-- START Dataset content --

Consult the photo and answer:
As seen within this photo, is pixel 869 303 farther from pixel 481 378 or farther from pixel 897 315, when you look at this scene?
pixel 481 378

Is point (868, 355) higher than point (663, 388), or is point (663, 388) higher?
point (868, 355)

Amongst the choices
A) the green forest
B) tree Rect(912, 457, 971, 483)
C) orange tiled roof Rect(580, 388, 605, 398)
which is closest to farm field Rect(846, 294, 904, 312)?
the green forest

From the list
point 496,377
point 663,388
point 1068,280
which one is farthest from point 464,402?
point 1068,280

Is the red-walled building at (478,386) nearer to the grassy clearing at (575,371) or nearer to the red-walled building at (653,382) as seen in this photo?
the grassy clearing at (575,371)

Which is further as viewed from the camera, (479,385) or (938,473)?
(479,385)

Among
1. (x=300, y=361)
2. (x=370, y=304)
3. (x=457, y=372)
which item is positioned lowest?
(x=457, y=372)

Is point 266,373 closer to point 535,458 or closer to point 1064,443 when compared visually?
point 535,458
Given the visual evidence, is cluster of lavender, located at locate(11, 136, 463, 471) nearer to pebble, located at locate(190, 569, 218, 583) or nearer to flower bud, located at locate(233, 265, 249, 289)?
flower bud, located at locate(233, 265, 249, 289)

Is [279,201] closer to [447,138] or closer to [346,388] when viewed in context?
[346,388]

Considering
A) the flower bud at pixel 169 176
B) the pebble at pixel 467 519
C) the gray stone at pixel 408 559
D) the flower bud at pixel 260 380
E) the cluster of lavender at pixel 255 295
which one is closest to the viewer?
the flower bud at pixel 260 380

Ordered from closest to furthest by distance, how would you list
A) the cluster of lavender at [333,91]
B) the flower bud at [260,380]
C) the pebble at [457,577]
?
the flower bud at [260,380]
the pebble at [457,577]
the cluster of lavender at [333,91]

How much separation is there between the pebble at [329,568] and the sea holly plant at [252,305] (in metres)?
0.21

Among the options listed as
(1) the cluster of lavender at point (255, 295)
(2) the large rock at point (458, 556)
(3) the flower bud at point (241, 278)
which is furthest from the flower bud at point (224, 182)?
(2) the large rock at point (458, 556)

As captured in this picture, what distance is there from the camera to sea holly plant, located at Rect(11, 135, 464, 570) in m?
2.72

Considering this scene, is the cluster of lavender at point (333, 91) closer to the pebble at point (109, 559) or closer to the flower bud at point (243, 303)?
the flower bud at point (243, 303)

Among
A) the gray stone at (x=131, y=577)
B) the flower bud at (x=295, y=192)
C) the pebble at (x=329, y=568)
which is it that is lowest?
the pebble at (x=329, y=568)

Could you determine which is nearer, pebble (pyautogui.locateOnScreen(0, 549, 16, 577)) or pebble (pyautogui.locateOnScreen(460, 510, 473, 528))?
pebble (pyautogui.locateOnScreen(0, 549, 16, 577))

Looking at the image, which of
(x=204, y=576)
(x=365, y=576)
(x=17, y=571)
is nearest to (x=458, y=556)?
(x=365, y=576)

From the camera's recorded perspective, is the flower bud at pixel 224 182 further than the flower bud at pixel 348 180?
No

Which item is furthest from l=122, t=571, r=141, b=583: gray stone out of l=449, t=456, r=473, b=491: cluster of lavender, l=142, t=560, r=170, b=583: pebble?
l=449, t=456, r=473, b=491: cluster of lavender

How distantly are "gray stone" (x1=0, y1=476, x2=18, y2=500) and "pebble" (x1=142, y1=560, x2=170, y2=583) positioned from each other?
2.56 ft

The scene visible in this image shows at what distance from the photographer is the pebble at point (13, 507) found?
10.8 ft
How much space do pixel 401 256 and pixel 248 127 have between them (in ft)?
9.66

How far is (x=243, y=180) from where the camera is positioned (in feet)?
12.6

-- END Dataset content --

◆ Task prompt
Rewrite every line of the listing above as a numbered list, leaving out the blank lines.

◆ Written response
1. Consult the photo and answer:
2. As seen within this photo, is pixel 869 303 farther from pixel 481 378 or farther from pixel 897 315, when you look at this scene?
3. pixel 481 378
4. Is point (868, 355) higher than point (663, 388), or is point (663, 388) higher?
5. point (868, 355)
6. Amongst the choices
7. A) the green forest
8. B) tree Rect(912, 457, 971, 483)
9. C) orange tiled roof Rect(580, 388, 605, 398)
10. which is closest to farm field Rect(846, 294, 904, 312)?
11. the green forest
12. From the list
13. point 496,377
14. point 663,388
15. point 1068,280
16. which one is farthest from point 464,402?
17. point 1068,280
18. Is the red-walled building at (478,386) nearer to the grassy clearing at (575,371) or nearer to the red-walled building at (653,382) as seen in this photo?
19. the grassy clearing at (575,371)
20. Which is further as viewed from the camera, (479,385) or (938,473)?
21. (479,385)
22. Among
23. 1. (x=300, y=361)
24. 2. (x=370, y=304)
25. 3. (x=457, y=372)
26. which item is positioned lowest?
27. (x=457, y=372)
28. Is point 266,373 closer to point 535,458 or closer to point 1064,443 when compared visually?
29. point 535,458
30. Given the visual evidence, is cluster of lavender, located at locate(11, 136, 463, 471) nearer to pebble, located at locate(190, 569, 218, 583) or nearer to flower bud, located at locate(233, 265, 249, 289)?
31. flower bud, located at locate(233, 265, 249, 289)
32. Is [279,201] closer to [447,138] or closer to [346,388] when viewed in context?
33. [346,388]
34. Considering
35. A) the flower bud at pixel 169 176
36. B) the pebble at pixel 467 519
37. C) the gray stone at pixel 408 559
38. D) the flower bud at pixel 260 380
39. E) the cluster of lavender at pixel 255 295
40. which one is closest to the viewer?
41. the flower bud at pixel 260 380
42. Ordered from closest to furthest by distance, how would you list
43. A) the cluster of lavender at [333,91]
44. B) the flower bud at [260,380]
45. C) the pebble at [457,577]
46. ?
47. the flower bud at [260,380]
48. the pebble at [457,577]
49. the cluster of lavender at [333,91]
50. How much separation is there between the pebble at [329,568] and the sea holly plant at [252,305] (in metres)?
51. 0.21
52. Among the options listed as
53. (1) the cluster of lavender at point (255, 295)
54. (2) the large rock at point (458, 556)
55. (3) the flower bud at point (241, 278)
56. which is furthest from the flower bud at point (224, 182)?
57. (2) the large rock at point (458, 556)
58. As captured in this picture, what distance is there from the camera to sea holly plant, located at Rect(11, 135, 464, 570) in m?
59. 2.72
60. Considering this scene, is the cluster of lavender at point (333, 91) closer to the pebble at point (109, 559) or closer to the flower bud at point (243, 303)?
61. the flower bud at point (243, 303)
62. Among
63. A) the gray stone at (x=131, y=577)
64. B) the flower bud at (x=295, y=192)
65. C) the pebble at (x=329, y=568)
66. which is it that is lowest?
67. the pebble at (x=329, y=568)
68. Could you determine which is nearer, pebble (pyautogui.locateOnScreen(0, 549, 16, 577)) or pebble (pyautogui.locateOnScreen(460, 510, 473, 528))?
69. pebble (pyautogui.locateOnScreen(0, 549, 16, 577))
70. Looking at the image, which of
71. (x=204, y=576)
72. (x=365, y=576)
73. (x=17, y=571)
74. is nearest to (x=458, y=556)?
75. (x=365, y=576)
76. From the camera's recorded perspective, is the flower bud at pixel 224 182 further than the flower bud at pixel 348 180?
77. No
78. Which item is furthest from l=122, t=571, r=141, b=583: gray stone out of l=449, t=456, r=473, b=491: cluster of lavender, l=142, t=560, r=170, b=583: pebble?
79. l=449, t=456, r=473, b=491: cluster of lavender
80. How distantly are "gray stone" (x1=0, y1=476, x2=18, y2=500) and "pebble" (x1=142, y1=560, x2=170, y2=583) positioned from each other?
81. 2.56 ft
82. The scene visible in this image shows at what distance from the photographer is the pebble at point (13, 507) found?
83. 10.8 ft
84. How much space do pixel 401 256 and pixel 248 127 have between them (in ft)?
85. 9.66
86. How far is (x=243, y=180) from where the camera is positioned (in feet)?
87. 12.6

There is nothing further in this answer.